▶ **Défi 1**
Reproduisez à l'identique le passage du texte sur l'accaparement des terres qui va de « Nous assistons à » jusqu'à « d’Amérique latine [1]. » inclus.

▶ **Extrait du texte**
++++++

Nous assistons à un processus mondial d’expansion de l’agro-industrie et de l’accaparement de terres dans le Sud. Au moyen du bail, de la concession et même de l’achat, des entreprises ou des États étrangers s’emparent de grandes étendues de terres agricoles pour produire des aliments de base ou des agrocarburants pour l’exportation. On estime qu’un millier d’investisseurs ont pris pour cible plus de cinquante pays d’Asie, d’Océanie, d’Afrique et d’Amérique latine [1].
Cela requiert la mobilisation de grandes sommes d’argent, la passation d’accords commerciaux et la réforme de certaines lois, afin de créer le cadre nécessaire à l’appropriation privée de la terre dans beaucoup de pays du Sud où celle-ci est encore gérée par les communautés suivant leurs systèmes traditionnels.
D’après l’IRIN [2], le 28 mai dernier le parlement de la Papouasie-Nouvelle-Guinée a modifié certaines sections de la Loi de 2000 sur l’environnement et la conservation qui régit les grands projets concernant les ressources du pays. Les amendements introduits donnent au directeur de l’Office de l’environnement et de la conservation le pouvoir d’autoriser les plans environnementaux présentés par les investisseurs. L’autorité dont il dispose est telle que sa décision finale « ne peut être remise en question ni revue par aucun tribunal sans l’intervention d’un acte juridique ».
Ces amendements ont de nombreuses implications pour les droits fonciers de près de six millions de personnes et pour la protection de l’environnement. Des années durant, les habitants du pays pouvaient, à titre individuel ou en application du droit coutumier, protéger leurs terres et réclamer des indemnités en cas de dommages à l’environnement. Les amendements les ont privés de ce droit.
Les groupes autochtones de la Papouasie-Nouvelle-Guinée se battent depuis longtemps pour leurs droits territoriaux et environnementaux. En 1997, 1989 et 1999 des personnes sont mortes en luttant contre les activités de Freeport – Rio Tinto dans les mines de cuivre de Bougainville et d’Ok Tedi [cf. Bulletin nº 7 du WRM]. Selon l’IRIN, plus de 5 000 personnes y auraient été tuées.

++++++

▶ **Données fournies**

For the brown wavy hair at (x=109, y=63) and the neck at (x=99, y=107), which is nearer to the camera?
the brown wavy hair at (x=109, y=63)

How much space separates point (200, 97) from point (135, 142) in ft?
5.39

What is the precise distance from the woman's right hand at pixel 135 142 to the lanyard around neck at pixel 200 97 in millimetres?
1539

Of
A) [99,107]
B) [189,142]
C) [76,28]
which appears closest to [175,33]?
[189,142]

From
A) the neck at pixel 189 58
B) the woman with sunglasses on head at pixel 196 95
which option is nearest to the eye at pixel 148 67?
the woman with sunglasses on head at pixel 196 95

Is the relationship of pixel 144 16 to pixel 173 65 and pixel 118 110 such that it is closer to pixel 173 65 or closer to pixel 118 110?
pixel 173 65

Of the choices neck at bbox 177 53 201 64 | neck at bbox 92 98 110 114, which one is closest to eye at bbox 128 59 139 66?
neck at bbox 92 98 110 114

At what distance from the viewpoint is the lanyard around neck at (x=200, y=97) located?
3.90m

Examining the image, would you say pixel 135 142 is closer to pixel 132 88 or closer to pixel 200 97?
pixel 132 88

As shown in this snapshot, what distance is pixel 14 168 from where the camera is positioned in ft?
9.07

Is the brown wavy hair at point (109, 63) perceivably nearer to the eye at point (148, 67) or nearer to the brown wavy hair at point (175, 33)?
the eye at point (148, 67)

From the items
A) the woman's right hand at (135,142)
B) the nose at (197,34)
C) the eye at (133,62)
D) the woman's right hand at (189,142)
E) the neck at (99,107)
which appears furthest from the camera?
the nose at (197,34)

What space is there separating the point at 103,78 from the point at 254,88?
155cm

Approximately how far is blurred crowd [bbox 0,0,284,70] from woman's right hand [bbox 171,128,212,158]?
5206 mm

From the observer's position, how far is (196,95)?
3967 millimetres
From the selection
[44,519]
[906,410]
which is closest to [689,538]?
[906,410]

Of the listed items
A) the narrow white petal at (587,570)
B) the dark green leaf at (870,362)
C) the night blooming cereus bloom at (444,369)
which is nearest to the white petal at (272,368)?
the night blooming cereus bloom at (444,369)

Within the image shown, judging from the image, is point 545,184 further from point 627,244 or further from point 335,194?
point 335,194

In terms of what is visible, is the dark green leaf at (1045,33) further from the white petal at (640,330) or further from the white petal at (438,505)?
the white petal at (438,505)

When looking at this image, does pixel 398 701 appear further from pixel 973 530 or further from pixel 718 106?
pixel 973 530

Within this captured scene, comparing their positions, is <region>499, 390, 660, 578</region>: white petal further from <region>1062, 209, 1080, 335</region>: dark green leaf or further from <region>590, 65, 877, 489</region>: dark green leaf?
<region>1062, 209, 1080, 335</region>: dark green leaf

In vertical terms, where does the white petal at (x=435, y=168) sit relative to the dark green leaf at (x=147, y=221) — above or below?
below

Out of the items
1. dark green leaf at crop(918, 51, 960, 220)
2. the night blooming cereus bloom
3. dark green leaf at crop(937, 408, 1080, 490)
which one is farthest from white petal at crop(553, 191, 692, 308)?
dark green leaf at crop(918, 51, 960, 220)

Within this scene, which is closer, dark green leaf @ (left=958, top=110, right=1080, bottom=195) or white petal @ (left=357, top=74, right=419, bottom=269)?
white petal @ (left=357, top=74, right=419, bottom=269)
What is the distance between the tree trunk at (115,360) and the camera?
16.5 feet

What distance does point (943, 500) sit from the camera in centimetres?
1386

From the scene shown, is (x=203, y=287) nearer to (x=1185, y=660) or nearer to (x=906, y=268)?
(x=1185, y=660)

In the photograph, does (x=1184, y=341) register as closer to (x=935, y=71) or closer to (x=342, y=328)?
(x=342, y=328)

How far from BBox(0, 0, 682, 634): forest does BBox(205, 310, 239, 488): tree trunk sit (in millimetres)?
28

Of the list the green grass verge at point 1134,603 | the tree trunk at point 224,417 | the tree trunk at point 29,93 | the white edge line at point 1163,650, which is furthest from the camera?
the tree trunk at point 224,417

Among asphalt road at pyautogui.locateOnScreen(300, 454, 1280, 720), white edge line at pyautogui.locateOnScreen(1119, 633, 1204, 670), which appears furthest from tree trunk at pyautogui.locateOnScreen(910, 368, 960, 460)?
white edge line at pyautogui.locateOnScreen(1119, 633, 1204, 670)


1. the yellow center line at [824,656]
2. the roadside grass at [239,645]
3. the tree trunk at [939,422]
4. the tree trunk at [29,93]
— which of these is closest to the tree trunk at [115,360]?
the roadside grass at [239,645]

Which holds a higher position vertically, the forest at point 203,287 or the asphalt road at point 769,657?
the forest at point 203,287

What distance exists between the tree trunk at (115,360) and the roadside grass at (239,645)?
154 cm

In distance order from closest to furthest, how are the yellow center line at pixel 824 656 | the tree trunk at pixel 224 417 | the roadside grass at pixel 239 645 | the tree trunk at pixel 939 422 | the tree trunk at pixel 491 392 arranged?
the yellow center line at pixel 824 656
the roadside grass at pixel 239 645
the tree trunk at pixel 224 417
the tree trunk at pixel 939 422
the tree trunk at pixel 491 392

++++++

▶ **Défi 2**
Relevez toutes les lignes du listing contenant la chaîne « hair », en tenant compte de la casse.

▶ **Réponse 1**
Nous assistons à un processus mondial d’expansion de l’agro-industrie et de l’accaparement de terres dans le Sud. Au moyen du bail, de la concession et même de l’achat, des entreprises ou des États étrangers s’emparent de grandes étendues de terres agricoles pour produire des aliments de base ou des agrocarburants pour l’exportation. On estime qu’un millier d’investisseurs ont pris pour cible plus de cinquante pays d’Asie, d’Océanie, d’Afrique et d’Amérique latine [1].

▶ **Réponse 2**
For the brown wavy hair at (x=109, y=63) and the neck at (x=99, y=107), which is nearer to the camera?
the brown wavy hair at (x=109, y=63)
Is the brown wavy hair at point (109, 63) perceivably nearer to the eye at point (148, 67) or nearer to the brown wavy hair at point (175, 33)?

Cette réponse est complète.